Quote verbatim the data below, starting at the line containing "From the image" and ending with the line containing "is bottommost?".

_Material for this exercise_.
☆ ☆ ☆ ☆

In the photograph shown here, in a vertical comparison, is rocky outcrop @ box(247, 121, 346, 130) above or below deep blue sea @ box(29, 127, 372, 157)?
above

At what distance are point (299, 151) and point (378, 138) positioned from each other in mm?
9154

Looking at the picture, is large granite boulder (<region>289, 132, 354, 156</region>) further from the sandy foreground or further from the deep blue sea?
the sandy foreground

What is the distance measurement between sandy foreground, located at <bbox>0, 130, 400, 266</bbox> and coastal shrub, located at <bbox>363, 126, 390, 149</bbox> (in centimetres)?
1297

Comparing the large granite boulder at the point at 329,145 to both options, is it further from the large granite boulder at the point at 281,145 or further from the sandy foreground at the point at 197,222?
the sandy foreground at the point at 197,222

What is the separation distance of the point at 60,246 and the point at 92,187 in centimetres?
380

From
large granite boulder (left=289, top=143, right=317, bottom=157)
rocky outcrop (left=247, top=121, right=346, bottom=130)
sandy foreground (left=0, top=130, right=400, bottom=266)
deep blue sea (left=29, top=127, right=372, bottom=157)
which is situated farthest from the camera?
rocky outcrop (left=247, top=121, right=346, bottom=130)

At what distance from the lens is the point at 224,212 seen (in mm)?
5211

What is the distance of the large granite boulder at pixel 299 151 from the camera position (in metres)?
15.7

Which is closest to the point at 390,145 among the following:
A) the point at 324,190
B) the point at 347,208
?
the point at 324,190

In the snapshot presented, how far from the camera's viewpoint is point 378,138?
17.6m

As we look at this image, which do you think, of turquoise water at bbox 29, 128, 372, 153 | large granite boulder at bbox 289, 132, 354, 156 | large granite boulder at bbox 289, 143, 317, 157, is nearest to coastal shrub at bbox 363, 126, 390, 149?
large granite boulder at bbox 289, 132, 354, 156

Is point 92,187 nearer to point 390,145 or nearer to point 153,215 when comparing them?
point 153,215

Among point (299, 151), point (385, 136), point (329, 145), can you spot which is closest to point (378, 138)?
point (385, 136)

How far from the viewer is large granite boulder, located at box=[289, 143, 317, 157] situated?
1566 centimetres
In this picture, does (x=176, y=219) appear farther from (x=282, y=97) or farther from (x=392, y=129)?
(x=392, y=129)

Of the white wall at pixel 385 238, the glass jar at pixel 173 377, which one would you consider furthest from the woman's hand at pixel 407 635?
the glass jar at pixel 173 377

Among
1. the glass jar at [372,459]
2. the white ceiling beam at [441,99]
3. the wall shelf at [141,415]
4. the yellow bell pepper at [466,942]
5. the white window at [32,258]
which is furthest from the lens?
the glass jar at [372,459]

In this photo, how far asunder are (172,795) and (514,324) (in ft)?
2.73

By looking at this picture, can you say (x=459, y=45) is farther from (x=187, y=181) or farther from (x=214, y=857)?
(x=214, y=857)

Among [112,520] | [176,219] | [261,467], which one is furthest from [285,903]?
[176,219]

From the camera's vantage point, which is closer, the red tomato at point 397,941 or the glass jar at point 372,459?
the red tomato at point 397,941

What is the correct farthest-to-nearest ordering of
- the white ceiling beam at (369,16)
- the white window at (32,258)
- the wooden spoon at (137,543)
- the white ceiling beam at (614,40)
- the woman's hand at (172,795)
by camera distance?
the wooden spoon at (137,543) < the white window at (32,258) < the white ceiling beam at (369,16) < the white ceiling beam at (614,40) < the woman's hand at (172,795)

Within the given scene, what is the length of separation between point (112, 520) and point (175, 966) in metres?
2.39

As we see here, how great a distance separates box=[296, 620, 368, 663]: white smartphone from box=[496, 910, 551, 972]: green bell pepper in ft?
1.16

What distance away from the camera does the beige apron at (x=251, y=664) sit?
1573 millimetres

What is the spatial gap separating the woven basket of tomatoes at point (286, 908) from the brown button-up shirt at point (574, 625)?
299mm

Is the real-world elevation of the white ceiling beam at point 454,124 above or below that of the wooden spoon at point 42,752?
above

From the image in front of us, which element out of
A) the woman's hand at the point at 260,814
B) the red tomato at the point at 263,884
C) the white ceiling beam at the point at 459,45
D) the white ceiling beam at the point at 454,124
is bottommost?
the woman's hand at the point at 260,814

☆ ☆ ☆ ☆

_Result of the exercise_.
From the image in front of us, which element out of
A) the woman's hand at the point at 260,814
B) the red tomato at the point at 263,884
C) the white ceiling beam at the point at 459,45
D) the white ceiling beam at the point at 454,124
is bottommost?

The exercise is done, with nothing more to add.